The contaminated test samples had something else in common. They came from three different product families – one foaming hand soap, one hand-soap gel, and two body washes. Those products are filled on completely different lines. However, they all had “Vanilla” in the name. Our vanilla raw material must be dirty! We tracked down all the raw material lots used and their respective results.

Our customers were waiting shipment for multiple quarantined batches. We threw any available resources into this investigation. We swabbed all over the raw material containers, their processing areas, and where work was done for the water system. We sent organisms to Accugenix for Identification. This was important for 3 main reasons:

The Let-Down

The smoking guns were so persuasive they blinded us to evidence redeeming them.

The water system proved its’ innocence quickly. Even though product samples were tested after construction, they were formulated or filled before the work started. All bioburden tests for the system, including resamples collected for this investigation, returned negative for growth. We had no direct evidence implicating the system.

The raw materials were an interesting story. It turns out, different materials are used to create the same vanilla scent depending on the final product formulation. It’s amazing what those formulation R&D scientists can do! There were no common materials used throughout the contaminated products.

Our investigation quickly sputtered. None of our investigative IDs were closely related to Pseudomonas. In fact, we were happy with the cleanliness of the water supply and raw material areas.

The Second-Hand Smoke

Does “Smoking gun” have an opposite? Some sort of slow, hidden, mundane killer? Second-hand smoke? That was the case here.

It’s convenient for a manufacturing site to blame the micro laboratory for failing results. If microbes come from the lab, product isn’t implicated. Unfortunately, lab personnel faced these accusations in the past. Even after manufacturing root causes were found, there was still bias against the lab. Morale took a hit.

The smoking guns took attention away from the lab. Despite the business implications, we were excited to avoid the initial blame. As the investigation continued, test sessions from subsequent days returned Pseudomonas. More batches were quarantined. Almost everything in the lab was swabbed for this investigation.

What’s worse than being blamed in the laboratory? Not having an explanation for the issue that you can easily fix. I read the investigative swab plates with the lab manager. We were not in the greatest mood.
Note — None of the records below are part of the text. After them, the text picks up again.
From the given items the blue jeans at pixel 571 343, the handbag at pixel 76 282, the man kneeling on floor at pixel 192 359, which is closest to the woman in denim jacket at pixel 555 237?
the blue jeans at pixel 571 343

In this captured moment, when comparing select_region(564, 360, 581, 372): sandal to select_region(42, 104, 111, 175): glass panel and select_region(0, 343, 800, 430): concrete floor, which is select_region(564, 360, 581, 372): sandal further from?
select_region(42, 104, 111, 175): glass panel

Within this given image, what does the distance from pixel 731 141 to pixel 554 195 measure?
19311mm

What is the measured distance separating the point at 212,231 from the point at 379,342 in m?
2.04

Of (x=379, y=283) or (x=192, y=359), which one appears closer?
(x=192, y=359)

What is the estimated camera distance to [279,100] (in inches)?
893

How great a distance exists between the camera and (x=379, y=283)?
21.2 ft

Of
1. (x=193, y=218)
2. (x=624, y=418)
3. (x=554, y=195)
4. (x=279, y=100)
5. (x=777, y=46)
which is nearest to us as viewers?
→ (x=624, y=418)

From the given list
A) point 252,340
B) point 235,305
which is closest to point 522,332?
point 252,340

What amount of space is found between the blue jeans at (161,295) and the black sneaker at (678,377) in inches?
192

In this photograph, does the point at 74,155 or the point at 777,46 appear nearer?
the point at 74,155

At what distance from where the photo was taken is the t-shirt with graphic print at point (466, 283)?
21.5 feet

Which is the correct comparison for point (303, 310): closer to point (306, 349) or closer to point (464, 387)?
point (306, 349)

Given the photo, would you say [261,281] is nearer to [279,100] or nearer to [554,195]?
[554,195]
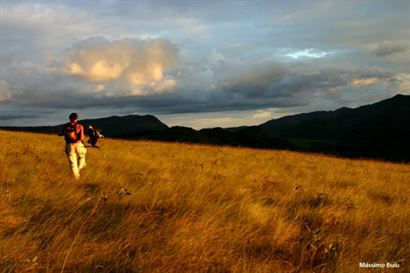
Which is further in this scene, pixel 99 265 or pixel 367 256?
pixel 367 256

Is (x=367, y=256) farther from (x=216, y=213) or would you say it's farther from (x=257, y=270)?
(x=216, y=213)

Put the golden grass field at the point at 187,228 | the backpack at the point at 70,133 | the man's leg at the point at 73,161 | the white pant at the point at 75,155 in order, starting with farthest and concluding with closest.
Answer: the backpack at the point at 70,133
the white pant at the point at 75,155
the man's leg at the point at 73,161
the golden grass field at the point at 187,228

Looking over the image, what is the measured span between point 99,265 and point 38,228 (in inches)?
64.3

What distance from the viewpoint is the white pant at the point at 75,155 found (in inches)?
427

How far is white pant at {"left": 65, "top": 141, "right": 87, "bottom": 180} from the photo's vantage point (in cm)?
1084

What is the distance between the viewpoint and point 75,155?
1125cm

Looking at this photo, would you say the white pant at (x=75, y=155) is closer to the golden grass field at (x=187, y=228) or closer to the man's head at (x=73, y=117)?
the man's head at (x=73, y=117)

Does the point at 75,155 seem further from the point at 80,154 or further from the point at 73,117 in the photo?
the point at 73,117

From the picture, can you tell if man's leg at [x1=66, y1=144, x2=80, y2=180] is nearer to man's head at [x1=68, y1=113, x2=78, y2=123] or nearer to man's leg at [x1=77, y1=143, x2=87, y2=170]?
man's leg at [x1=77, y1=143, x2=87, y2=170]

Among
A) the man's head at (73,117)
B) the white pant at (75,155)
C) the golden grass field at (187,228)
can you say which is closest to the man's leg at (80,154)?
the white pant at (75,155)

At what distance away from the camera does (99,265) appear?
4473 millimetres

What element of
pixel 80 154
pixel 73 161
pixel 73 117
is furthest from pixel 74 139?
pixel 73 161

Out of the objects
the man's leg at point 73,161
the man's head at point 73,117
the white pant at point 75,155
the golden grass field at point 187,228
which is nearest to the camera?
the golden grass field at point 187,228


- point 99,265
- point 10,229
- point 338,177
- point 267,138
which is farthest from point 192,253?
point 267,138
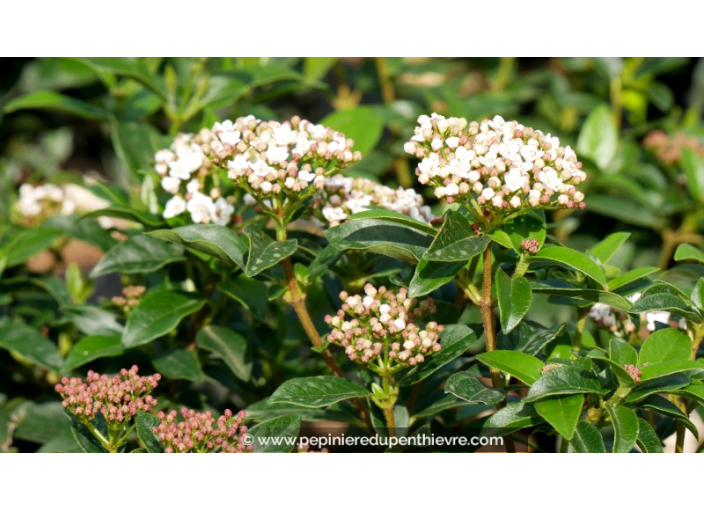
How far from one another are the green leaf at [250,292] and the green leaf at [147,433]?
1.04 feet

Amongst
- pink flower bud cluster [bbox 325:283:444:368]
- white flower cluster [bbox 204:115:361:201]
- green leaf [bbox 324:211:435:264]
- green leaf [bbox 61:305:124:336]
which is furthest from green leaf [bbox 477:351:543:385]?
green leaf [bbox 61:305:124:336]

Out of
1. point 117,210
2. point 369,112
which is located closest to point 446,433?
point 117,210

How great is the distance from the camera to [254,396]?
7.03 ft

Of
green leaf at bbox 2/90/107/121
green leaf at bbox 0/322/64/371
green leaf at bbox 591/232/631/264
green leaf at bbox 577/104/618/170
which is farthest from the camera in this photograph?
green leaf at bbox 577/104/618/170

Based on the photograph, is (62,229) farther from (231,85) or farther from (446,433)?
(446,433)

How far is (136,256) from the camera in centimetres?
191

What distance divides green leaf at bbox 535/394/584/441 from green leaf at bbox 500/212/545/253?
0.27 m

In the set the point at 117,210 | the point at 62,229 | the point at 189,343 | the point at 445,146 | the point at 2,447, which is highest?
the point at 445,146

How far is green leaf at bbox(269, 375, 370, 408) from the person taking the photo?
1.50 meters

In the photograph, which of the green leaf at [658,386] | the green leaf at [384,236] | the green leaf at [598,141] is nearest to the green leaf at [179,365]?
the green leaf at [384,236]

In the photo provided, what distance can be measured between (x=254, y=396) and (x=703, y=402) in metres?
1.12

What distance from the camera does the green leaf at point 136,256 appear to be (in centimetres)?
189

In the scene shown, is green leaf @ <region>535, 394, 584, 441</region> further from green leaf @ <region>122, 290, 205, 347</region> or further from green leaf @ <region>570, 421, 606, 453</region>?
green leaf @ <region>122, 290, 205, 347</region>

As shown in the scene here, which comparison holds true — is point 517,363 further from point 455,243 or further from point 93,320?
point 93,320
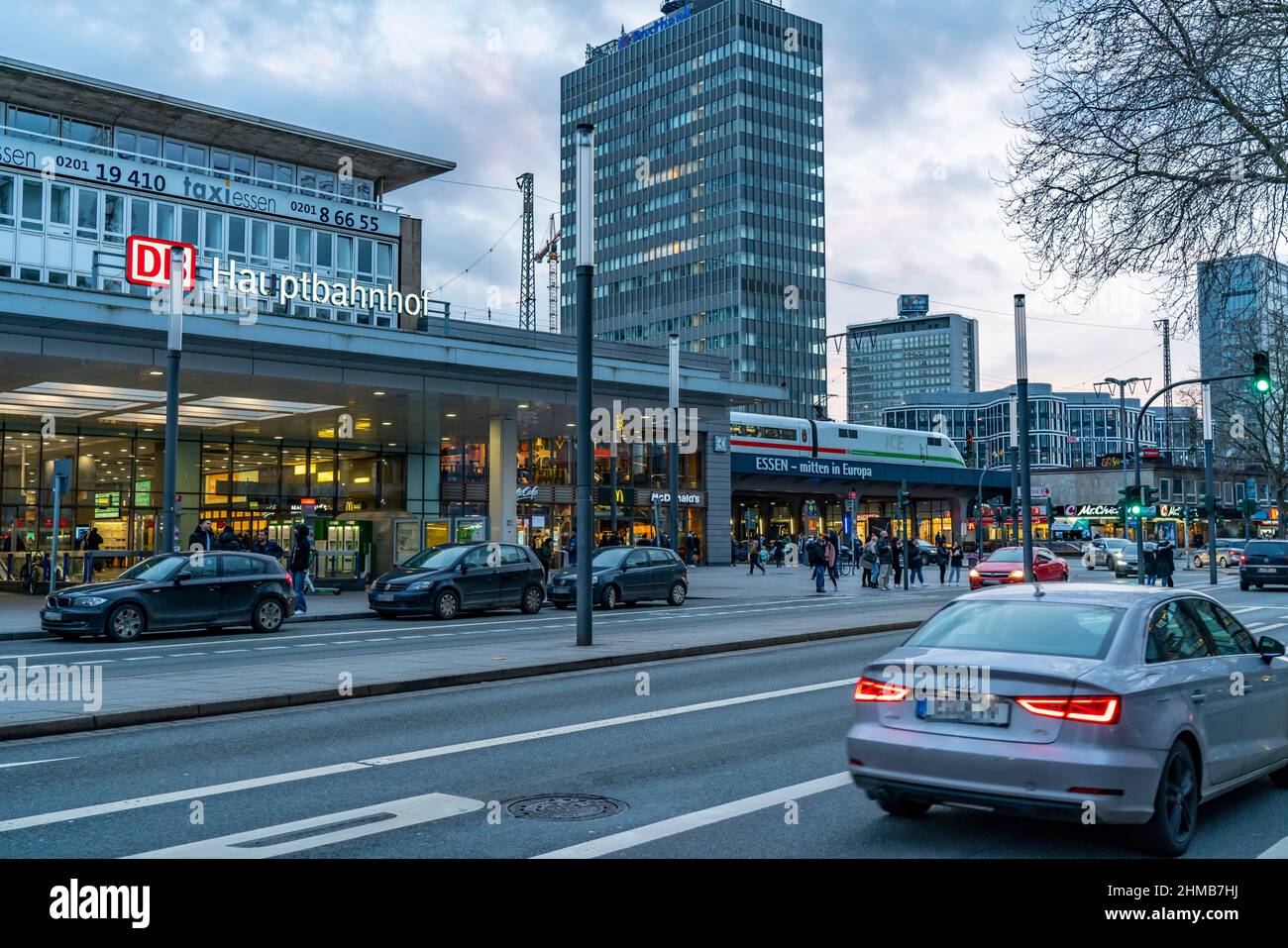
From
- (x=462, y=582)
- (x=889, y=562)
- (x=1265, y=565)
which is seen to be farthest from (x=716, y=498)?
(x=462, y=582)

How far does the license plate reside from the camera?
6.10 metres

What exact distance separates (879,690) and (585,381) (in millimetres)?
11733

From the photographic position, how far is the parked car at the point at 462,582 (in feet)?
81.1

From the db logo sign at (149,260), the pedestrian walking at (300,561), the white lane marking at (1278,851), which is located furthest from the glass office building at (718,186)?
the white lane marking at (1278,851)

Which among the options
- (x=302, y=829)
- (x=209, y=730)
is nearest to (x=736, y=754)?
(x=302, y=829)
We went through a huge stack of plates with no source to blame. As we went through, swabs from the water bath, the incubators, test hood, countertop surfaces, and sinks were all clean.

The very last test plate gave us our Eureka moment. We instinctively jumped to high five. A pipette! The inside of one of the pipettes was COVERED in Pseudomonas. The organism dripped down into test plates during each session. We had our definitive root cause! We worked with the pipette manufacturer to improve our routine cleaning and maintenance program, and never saw the problem again.

As my colleague Alan Hoffmeister would agree, "Don't underestimate your lab accessories".